▶ _Objetivo 1_: Resuma em duas frases o trecho sobre a vida como um corredor.
▶ _Objetivo 2_: Enumere tudo aquilo que, no trecho sobre a vida como um corredor, quem narra afirma ver ou ter visto.

▶ _Trecho fornecido_:
▼

28 de junho de 2008

vamos supor

vamos supor que a vida seja um corredor em linha reta. por esse corredor, além do caminho óbvio, existem alguns tabuleiros pelo chão, e uma janela. os jogos são diversos, e estão todos espalhados pelo caminho, à disposição de quem quiser jogá-los. às vezes nos sentamos, tentamos manusear as regras de um jogo qualquer. há quem gaste toda a sua vida sentado de frente a um único tabuleiro. outros se cansam e vão avançando pelo corredor, na esperança de um jogo mais complexo, mais difícil. às vezes desistem e voltam aos mais simples. é possível, dizem, que o corredor não possua fim. muitas vezes, quando estou andando pelo corredor, vejo pessoas atracadas ao chão, sem conseguir avançar, mesmo o caminho sendo apenas um, e claro. normalmente estão presas a algum tabuleiro, concentradas. muitas vezes sou eu mesmo que estou a um tabuleiro, e então vejo outros, maiores que eu, passando pelo meu caminho. quando isso acontece, desisto de ganhar aquele movimento de peças com que gastei os últimos meses e anos e volto às andanças. desconfio que uma vez, pela janela, vi o arcanjo. sei disso porque uma vez, em sonho, o próprio me disse seu nome. já vi muitos tentarem denominá-lo. às vezes penso ser ele o último movimento comum aos tabuleiros.

▲

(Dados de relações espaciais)
▼

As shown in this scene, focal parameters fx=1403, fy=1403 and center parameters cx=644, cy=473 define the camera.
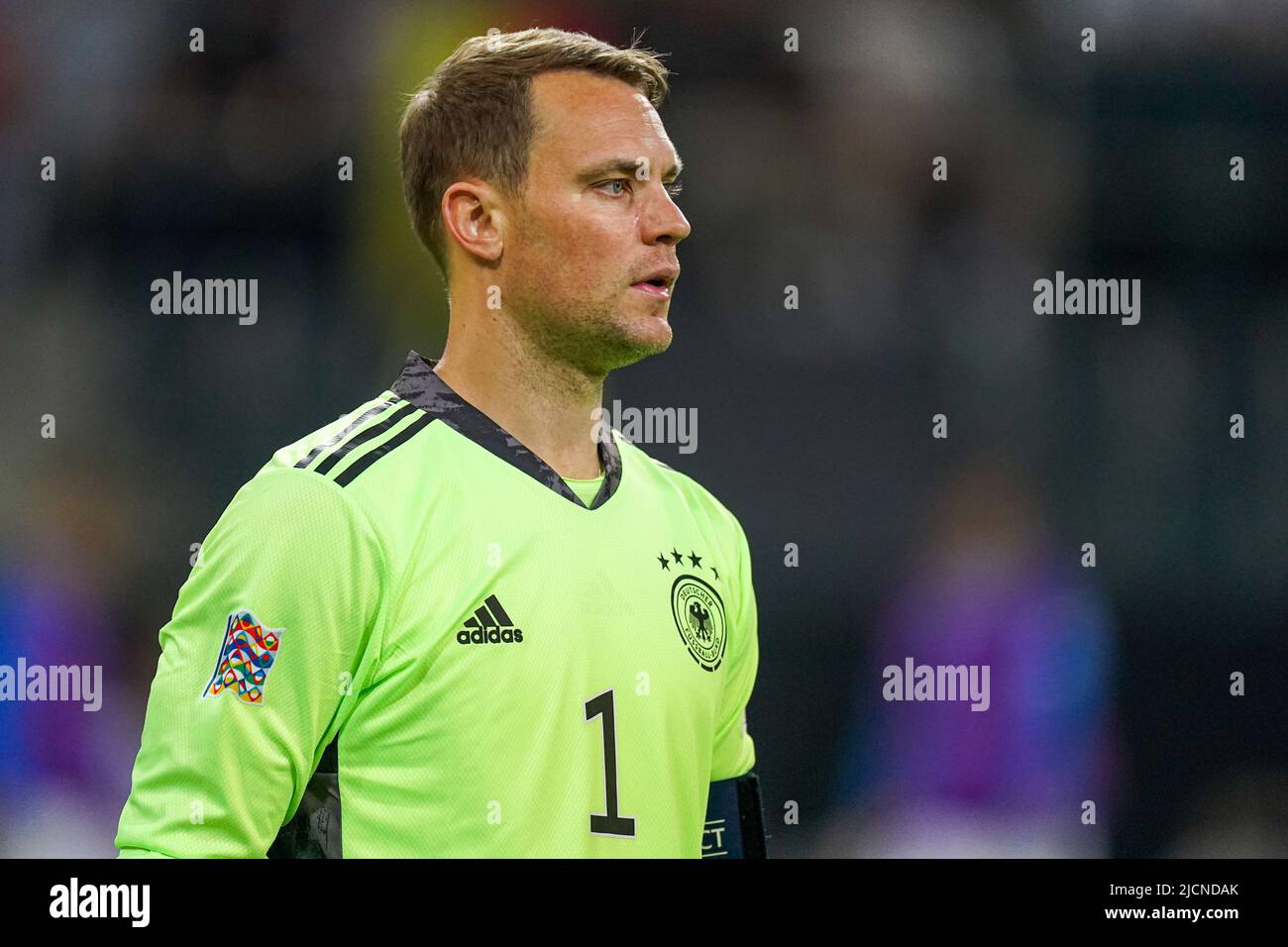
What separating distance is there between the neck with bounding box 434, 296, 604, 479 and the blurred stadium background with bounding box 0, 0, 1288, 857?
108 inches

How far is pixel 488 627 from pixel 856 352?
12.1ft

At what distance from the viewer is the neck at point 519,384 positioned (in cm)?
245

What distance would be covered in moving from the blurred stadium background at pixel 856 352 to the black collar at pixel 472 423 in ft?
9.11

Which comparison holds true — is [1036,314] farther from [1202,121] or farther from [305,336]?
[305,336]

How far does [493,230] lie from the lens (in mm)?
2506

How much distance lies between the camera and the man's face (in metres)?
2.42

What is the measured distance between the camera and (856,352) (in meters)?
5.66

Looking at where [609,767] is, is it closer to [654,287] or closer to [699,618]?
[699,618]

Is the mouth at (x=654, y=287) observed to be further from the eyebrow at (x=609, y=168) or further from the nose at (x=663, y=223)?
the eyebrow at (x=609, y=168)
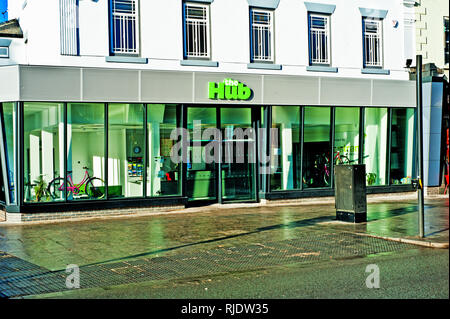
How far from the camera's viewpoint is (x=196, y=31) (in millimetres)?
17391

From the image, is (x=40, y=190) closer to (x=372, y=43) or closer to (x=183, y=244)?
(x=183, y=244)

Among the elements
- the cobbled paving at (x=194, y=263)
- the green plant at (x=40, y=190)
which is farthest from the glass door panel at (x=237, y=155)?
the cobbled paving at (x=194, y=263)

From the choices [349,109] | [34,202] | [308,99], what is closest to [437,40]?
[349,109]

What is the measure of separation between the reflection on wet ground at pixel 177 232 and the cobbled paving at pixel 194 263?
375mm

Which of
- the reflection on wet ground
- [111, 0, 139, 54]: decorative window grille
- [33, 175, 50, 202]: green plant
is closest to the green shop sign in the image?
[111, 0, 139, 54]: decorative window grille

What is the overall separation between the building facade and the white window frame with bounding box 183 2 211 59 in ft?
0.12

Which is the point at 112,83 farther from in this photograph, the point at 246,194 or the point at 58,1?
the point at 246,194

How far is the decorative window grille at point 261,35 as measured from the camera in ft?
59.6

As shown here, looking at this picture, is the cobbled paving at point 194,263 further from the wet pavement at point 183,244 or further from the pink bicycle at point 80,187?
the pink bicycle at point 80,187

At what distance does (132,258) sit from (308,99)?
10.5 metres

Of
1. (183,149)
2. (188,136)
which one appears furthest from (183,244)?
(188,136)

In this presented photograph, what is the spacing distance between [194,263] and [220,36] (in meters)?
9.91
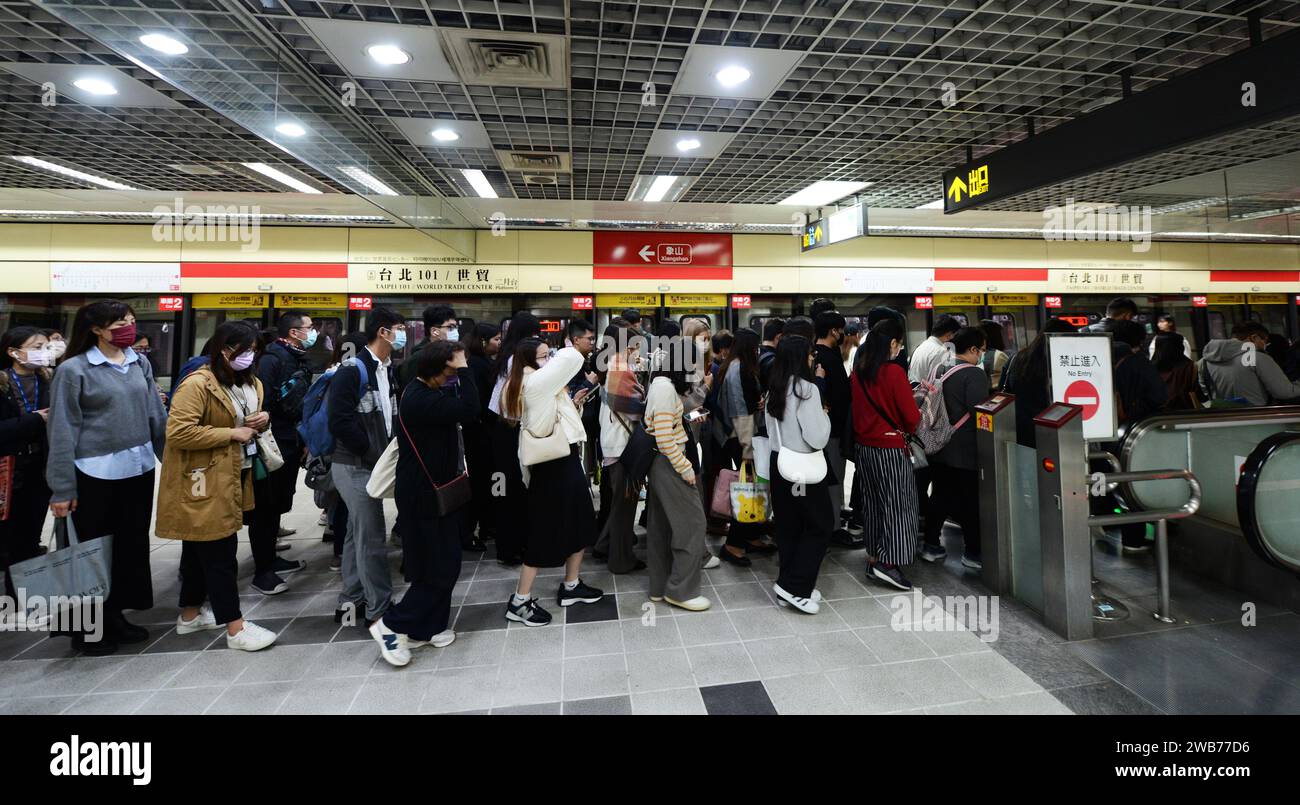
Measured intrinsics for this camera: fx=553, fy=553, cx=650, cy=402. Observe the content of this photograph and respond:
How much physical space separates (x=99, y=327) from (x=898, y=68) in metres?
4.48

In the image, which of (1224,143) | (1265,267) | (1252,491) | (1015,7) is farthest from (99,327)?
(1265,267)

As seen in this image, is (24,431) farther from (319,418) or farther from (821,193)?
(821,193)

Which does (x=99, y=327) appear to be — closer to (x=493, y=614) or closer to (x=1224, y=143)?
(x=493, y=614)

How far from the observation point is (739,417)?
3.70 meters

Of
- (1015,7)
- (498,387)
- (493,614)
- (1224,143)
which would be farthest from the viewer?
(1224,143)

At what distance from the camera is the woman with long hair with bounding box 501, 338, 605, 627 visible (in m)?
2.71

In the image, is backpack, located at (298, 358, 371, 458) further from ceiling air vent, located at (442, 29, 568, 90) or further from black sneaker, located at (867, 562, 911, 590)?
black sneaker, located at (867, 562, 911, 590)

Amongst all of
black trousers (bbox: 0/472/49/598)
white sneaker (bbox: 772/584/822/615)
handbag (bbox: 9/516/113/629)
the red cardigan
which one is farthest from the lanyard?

▲

▶ _Resposta escrita 1_: O trecho propõe imaginar a vida como um corredor em linha reta, com tabuleiros de jogos espalhados pelo chão e uma janela, onde há quem passe a vida inteira diante de um único tabuleiro e quem avance em busca de jogos mais complexos. Quem narra conta que também se prende a tabuleiros e retoma a caminhada ao ver outros passarem, e desconfia ter visto o arcanjo pela janela, cujo nome lhe foi dito em sonho.

▶ _Resposta escrita 2_:
- Pessoas atracadas ao chão, sem conseguir avançar
- Outros, maiores, passando pelo seu caminho
- O arcanjo, pela janela (visão de que apenas desconfia)
- Muitos tentando denominar o arcanjo